----- Trecho do texto -----

O Supremo Tribunal Federal (STF) retoma, nesta quinta-feira (19), o julgamento da ação direta de inconstitucionalidade que discute a legalidade das emendas de bloco e de bancada em Mato Grosso. A análise havia sido interrompida no ano passado por decisão do presidente da Corte, ministro Edson Fachin.
O processo começou a ser julgado com o voto do relator, ministro Dias Toffoli, mas acabou suspenso após pedido de vista. Antes da interrupção, Toffoli concedeu liminar que suspendeu a lei estadual responsável por instituir as emendas de bancada no âmbito da Assembleia Legislativa.
A ação foi apresentada pelo governador Mauro Mendes (União), que questiona o percentual de 0,2% da Receita Corrente Líquida (RCL) do Estado destinado ao pagamento das emendas parlamentares. Para o Executivo, a norma é formalmente inconstitucional por invadir competência da União para legislar sobre regras gerais de direito financeiro e orçamentário, conforme previsto na Constituição Federal.
Outro ponto levantado pelo governo é que o modelo de emendas impositivas de bancada seria exclusivo do Congresso Nacional, que possui representação federativa, condição que, segundo a argumentação, não se aplica às assembleias legislativas estaduais.
A retomada do julgamento é vista como decisiva por parlamentares e integrantes do Executivo, já que o entendimento do STF pode redefinir a destinação de recursos públicos em Mato Grosso e influenciar legislações semelhantes em outros estados.

----- Informações fornecidas -----

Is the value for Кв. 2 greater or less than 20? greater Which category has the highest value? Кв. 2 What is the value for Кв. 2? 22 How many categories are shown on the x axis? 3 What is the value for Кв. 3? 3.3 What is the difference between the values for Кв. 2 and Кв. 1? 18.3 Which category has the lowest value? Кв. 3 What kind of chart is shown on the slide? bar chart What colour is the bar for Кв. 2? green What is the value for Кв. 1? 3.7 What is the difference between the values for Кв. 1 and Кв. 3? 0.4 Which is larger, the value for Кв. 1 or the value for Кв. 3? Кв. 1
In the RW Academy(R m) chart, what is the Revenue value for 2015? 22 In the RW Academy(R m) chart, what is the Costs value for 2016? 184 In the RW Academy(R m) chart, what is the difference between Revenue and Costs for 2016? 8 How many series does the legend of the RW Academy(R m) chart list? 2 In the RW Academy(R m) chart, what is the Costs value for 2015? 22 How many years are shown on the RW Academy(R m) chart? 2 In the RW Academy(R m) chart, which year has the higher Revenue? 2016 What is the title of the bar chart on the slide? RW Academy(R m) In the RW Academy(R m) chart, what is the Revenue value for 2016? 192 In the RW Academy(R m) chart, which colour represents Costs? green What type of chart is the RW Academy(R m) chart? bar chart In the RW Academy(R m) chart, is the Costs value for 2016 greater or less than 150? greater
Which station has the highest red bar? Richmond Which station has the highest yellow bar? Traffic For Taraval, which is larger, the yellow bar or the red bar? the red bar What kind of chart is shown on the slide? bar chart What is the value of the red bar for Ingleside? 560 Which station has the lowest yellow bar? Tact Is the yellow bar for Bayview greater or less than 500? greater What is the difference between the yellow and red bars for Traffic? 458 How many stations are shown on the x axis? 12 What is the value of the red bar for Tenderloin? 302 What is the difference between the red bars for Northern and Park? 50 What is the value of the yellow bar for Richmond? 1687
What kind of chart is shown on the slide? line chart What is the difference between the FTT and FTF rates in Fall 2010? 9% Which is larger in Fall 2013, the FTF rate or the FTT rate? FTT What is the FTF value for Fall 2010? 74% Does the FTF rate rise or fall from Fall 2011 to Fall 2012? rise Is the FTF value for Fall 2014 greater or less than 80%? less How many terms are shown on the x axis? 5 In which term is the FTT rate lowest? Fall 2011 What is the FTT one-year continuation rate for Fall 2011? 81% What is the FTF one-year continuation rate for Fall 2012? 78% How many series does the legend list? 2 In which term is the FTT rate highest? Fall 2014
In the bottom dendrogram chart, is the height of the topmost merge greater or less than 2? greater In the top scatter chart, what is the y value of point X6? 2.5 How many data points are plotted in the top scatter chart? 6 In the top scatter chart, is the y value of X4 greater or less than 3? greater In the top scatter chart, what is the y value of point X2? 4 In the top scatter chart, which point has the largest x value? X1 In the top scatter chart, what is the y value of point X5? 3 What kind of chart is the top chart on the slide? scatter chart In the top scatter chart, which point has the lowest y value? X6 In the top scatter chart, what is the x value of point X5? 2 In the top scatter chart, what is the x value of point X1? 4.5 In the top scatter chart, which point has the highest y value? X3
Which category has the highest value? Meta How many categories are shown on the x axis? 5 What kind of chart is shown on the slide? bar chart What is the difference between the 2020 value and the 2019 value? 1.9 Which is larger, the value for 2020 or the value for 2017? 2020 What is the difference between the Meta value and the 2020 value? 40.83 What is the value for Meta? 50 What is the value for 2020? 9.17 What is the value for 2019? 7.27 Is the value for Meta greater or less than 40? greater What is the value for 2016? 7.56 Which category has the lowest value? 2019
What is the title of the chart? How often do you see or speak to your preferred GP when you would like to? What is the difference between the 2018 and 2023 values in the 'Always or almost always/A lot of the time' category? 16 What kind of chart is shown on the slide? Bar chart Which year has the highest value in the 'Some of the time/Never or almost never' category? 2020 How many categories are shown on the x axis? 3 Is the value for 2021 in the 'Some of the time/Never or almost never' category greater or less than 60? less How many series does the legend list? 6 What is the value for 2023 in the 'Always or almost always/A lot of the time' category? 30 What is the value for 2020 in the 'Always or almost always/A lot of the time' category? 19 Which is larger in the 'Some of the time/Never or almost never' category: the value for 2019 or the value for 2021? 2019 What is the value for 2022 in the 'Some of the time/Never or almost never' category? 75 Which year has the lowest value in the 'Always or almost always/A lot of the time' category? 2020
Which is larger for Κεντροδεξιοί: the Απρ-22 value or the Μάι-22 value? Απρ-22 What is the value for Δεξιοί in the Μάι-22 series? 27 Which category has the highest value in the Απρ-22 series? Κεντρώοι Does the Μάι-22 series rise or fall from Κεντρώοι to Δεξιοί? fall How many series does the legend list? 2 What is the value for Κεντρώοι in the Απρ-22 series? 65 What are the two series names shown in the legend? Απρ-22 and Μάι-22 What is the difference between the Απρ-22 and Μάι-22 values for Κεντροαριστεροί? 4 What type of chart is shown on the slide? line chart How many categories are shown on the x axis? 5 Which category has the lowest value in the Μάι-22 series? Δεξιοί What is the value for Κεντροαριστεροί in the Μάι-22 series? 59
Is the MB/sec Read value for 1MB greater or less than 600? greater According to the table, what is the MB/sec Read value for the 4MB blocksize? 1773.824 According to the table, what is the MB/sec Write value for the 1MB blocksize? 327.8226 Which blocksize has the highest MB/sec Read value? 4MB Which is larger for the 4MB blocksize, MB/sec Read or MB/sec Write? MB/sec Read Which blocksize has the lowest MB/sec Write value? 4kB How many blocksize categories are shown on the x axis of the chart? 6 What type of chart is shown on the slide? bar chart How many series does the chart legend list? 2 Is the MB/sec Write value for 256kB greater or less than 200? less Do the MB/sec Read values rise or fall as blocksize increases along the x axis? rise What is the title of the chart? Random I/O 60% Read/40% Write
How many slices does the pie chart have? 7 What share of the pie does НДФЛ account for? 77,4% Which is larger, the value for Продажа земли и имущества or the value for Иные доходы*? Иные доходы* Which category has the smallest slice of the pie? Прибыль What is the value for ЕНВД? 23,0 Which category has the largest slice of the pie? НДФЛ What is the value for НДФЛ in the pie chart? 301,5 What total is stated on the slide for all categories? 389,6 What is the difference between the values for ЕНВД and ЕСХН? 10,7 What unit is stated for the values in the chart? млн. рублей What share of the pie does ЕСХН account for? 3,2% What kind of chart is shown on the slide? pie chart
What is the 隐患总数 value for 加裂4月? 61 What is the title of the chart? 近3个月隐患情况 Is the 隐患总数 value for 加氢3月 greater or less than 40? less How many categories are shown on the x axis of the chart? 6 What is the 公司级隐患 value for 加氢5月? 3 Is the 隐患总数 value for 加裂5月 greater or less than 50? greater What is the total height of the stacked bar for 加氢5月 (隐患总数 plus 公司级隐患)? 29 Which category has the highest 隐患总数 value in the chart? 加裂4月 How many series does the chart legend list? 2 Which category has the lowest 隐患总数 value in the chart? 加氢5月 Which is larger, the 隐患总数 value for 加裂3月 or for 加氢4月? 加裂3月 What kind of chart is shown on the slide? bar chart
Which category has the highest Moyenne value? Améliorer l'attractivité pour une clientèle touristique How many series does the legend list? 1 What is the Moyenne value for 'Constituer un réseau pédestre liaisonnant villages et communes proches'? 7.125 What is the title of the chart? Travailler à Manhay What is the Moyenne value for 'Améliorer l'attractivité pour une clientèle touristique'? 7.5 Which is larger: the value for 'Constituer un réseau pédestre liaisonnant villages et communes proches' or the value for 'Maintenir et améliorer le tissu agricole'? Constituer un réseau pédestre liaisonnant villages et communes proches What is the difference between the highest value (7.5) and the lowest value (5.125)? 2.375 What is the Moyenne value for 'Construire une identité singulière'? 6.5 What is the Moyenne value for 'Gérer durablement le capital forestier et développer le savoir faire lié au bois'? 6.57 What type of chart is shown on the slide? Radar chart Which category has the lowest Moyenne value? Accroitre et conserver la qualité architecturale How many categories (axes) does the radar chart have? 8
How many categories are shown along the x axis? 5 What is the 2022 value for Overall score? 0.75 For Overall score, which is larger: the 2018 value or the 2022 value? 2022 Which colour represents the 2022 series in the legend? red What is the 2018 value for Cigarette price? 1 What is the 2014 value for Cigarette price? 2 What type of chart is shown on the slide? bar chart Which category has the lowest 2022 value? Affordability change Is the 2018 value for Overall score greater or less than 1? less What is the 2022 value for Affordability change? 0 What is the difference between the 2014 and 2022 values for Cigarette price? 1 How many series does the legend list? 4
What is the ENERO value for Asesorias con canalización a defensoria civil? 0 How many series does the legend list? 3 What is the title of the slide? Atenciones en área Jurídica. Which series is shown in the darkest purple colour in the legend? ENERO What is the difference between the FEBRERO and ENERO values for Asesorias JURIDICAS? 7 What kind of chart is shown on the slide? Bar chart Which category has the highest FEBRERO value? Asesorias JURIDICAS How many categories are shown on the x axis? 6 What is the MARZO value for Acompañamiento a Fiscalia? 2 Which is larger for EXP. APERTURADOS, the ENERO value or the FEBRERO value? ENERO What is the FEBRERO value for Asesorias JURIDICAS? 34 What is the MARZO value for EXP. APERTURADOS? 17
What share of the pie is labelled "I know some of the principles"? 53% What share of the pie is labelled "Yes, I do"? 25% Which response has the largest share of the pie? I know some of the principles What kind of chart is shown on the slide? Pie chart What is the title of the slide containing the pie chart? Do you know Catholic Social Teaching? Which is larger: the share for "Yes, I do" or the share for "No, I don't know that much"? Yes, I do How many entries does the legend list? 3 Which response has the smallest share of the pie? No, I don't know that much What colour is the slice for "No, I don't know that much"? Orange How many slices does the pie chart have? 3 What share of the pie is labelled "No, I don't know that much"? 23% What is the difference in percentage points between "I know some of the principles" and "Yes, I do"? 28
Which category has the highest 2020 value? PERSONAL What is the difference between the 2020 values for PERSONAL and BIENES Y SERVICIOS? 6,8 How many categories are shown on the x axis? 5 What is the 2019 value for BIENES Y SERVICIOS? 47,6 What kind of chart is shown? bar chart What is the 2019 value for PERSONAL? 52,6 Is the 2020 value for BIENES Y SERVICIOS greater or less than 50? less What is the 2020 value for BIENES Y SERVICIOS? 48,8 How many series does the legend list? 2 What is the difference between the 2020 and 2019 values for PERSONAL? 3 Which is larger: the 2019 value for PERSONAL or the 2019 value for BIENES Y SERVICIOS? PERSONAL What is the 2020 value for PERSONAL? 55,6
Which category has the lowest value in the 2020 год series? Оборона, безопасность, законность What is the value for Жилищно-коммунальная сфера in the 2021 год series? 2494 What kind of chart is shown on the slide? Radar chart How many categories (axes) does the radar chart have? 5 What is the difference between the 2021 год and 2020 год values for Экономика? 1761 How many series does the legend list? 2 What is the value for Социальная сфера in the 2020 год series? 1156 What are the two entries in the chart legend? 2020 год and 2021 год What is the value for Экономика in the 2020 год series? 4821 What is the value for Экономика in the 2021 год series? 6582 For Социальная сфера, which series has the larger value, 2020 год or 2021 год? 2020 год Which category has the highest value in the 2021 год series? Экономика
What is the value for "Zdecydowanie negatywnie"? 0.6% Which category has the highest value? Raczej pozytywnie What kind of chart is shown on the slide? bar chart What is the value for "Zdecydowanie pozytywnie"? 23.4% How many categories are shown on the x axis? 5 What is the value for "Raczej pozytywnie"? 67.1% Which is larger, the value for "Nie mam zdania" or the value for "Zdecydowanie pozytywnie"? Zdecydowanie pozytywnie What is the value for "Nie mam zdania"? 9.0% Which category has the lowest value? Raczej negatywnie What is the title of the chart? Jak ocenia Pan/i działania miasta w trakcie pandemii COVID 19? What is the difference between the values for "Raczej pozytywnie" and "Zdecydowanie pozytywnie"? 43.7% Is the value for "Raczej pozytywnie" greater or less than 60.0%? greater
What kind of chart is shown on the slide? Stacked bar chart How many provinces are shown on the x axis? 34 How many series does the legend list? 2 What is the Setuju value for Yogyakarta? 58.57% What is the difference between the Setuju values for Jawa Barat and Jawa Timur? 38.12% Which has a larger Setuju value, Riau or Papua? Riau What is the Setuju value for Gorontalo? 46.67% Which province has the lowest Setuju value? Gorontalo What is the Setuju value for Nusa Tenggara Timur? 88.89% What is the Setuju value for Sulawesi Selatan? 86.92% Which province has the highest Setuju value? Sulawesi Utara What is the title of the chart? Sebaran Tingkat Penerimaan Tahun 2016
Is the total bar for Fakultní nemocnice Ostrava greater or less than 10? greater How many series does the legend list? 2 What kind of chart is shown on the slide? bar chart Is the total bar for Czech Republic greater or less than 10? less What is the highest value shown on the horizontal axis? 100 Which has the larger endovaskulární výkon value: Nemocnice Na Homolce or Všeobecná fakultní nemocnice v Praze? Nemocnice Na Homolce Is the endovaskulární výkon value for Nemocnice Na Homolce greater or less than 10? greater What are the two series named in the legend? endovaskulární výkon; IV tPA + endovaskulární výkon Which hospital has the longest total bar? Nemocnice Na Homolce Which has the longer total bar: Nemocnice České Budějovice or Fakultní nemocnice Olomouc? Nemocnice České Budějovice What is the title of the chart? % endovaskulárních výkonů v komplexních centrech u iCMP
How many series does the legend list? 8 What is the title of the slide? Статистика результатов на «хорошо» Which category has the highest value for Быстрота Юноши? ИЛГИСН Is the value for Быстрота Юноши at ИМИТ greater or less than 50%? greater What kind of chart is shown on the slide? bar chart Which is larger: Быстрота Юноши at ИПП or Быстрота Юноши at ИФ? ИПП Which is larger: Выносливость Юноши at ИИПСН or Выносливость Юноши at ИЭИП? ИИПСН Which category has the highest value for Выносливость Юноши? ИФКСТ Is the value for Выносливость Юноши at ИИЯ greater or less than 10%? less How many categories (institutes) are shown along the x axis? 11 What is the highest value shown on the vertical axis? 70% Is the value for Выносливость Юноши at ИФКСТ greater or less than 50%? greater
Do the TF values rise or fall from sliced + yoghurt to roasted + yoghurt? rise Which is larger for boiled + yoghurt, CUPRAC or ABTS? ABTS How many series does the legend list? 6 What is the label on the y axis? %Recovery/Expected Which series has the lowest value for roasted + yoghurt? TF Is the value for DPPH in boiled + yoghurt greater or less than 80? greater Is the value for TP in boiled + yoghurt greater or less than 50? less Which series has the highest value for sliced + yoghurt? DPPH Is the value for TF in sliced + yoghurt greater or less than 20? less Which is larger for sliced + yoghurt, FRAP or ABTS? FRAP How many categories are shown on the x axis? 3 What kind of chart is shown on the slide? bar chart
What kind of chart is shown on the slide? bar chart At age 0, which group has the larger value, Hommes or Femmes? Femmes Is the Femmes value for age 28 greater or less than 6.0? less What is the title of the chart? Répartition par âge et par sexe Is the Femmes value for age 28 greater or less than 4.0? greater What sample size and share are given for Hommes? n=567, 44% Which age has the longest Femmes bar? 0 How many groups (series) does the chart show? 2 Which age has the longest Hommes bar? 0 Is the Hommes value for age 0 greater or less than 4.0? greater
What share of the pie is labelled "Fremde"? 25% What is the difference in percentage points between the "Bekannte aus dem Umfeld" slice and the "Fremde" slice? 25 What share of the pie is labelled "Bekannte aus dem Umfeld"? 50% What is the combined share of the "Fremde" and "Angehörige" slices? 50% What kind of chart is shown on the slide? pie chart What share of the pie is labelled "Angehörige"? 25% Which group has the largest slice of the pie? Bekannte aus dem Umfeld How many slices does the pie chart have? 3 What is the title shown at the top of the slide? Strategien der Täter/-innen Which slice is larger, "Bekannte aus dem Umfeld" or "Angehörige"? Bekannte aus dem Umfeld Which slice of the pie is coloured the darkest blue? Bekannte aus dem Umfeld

-----

= Tarefas do exercício =
1/ Reescreva a parte do texto sobre as emendas em Mato Grosso que começa nas palavras "O processo começou" e para depois de "da Assembleia Legislativa.", trocando "liminar" por "decisão provisória".
2/ Responda com base no texto sobre as emendas em Mato Grosso:
(a) Qual ministro é o relator do processo?
(b) Que percentual da Receita Corrente Líquida do Estado é questionado na ação?
(c) Quem apresentou a ação?
O material não é necessário para este exercício.

= Respostas das tarefas =
1/
O processo começou a ser julgado com o voto do relator, ministro Dias Toffoli, mas acabou suspenso após pedido de vista. Antes da interrupção, Toffoli concedeu decisão provisória que suspendeu a lei estadual responsável por instituir as emendas de bancada no âmbito da Assembleia Legislativa.

2/
(a) O ministro Dias Toffoli.
(b) 0,2%.
(c) O governador Mauro Mendes (União).